Andreas Scheuer

Medien

PNP

"Wir vermeiden Fahrverbote"

Interview mit der Passauer Neuen Presse vom 03.10.2018

Herr Scheuer, Union und SPD haben sich auf ein Maßnahmenpaket verständigt. Warum können die Halter von älteren Dieselfahrzeugen jetzt aufatmen?
"Wir geben den Diesel-Fahrern mit dem Konzept die Sicherheit und die Perspektive, auch langfristig freie Fahrt in die Innenstädte zu haben. Wir vermeiden Fahrverbote, verhindern Einschränkungen und das alles ohne die Dieselbesitzer unverhältnismäßig zu belasten. In den meisten Städten werden wir die Stickoxidgrenzwerte damit schon bald einhalten, ohne an die Diesel-Pkw überhaupt ran zu müssen."

Die Opposition spricht bei den Umtauschprämien von einem Konjunkturprogramm für die Autobauer.
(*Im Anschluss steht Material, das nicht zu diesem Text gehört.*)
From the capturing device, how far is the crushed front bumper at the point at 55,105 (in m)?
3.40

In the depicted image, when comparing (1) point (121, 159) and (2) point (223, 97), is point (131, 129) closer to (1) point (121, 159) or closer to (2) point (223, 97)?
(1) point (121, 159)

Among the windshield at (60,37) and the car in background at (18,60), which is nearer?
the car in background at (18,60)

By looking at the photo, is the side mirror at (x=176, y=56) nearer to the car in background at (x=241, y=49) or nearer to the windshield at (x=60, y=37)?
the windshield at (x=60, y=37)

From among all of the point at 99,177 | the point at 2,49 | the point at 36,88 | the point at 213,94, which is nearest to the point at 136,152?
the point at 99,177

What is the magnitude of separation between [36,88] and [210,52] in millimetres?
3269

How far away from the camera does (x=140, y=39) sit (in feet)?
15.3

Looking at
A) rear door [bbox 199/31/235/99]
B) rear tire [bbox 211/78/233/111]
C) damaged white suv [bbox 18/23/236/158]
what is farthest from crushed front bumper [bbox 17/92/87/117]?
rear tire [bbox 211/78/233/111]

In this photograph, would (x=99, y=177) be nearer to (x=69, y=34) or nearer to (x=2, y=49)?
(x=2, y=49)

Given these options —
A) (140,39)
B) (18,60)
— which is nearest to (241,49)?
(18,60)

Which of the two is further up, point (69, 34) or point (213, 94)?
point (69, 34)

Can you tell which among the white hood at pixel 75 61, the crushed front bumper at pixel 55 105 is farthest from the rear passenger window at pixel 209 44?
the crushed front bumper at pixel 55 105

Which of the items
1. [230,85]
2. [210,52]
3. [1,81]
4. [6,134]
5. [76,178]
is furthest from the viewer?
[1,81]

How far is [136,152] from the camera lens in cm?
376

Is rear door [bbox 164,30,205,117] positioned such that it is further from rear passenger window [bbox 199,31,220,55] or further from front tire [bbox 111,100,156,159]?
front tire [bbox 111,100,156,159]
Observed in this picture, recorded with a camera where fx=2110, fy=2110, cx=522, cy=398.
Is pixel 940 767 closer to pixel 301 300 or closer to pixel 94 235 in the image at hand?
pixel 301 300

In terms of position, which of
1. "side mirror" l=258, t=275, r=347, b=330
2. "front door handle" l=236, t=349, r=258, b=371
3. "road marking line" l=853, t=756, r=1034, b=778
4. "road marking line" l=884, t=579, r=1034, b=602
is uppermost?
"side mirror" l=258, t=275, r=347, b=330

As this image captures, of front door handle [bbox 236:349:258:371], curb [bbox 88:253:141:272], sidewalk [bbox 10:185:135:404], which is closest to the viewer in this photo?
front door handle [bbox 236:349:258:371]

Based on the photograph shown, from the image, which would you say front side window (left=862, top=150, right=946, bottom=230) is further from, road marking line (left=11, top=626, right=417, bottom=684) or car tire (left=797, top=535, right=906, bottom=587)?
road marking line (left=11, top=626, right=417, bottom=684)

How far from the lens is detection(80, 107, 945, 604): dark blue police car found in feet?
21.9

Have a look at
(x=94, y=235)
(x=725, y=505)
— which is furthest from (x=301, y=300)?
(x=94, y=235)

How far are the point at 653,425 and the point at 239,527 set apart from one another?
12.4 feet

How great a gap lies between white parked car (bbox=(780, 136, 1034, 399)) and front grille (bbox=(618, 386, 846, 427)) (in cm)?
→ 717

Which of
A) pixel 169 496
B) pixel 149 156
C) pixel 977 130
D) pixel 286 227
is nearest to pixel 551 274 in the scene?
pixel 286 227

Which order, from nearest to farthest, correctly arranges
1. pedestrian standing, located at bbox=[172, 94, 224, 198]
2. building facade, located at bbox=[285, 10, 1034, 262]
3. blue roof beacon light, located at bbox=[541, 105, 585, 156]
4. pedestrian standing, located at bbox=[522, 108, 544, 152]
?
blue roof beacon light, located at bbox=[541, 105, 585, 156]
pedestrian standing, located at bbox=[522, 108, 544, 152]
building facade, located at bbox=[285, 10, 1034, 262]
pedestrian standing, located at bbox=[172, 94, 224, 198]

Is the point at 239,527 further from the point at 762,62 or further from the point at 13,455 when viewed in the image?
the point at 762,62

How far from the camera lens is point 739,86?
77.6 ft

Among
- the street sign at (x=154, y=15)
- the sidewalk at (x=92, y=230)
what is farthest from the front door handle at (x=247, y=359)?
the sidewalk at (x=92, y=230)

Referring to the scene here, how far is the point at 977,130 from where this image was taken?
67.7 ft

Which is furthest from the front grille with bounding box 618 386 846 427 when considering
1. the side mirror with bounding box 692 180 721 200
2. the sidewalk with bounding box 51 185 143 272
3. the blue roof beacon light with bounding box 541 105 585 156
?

Werden die Konzerne jetzt auch noch für den Betrug belohnt?
"Um das noch einmal ganz deutlich zu sagen: Das eine hat mit dem anderen überhaupt nichts zu tun – auch wenn das gerne von dem ein oder anderen Kollegen aus der Opposition so dargestellt wird. Beim Abgasskandal geht es um Autos, bei denen die Hersteller mit illegalen Methoden versucht haben, die Messungen auf dem Rollenprüfstand auszutricksen. Da haben wir für alle betroffenen Modelle einen amtlichen Rückruf angeordnet. Der ist zu über 97 Prozent abgearbeitet. Bei der Diskussion um Dieselfahrverbote und saubere Luft geht es aber ganz überwiegend um Autos, die rechtmäßig in den Verkehr gebracht wurden. Dass heute dennoch darüber nachgedacht wird, sie mit einem Fahrverbot zu belegen, liegt allein daran, dass in einigen unserer Städte zu hohe NO2-Werte gemessen werden. Genau da setzen wir jetzt mit unseren zusätzlichen Maßnahmen an."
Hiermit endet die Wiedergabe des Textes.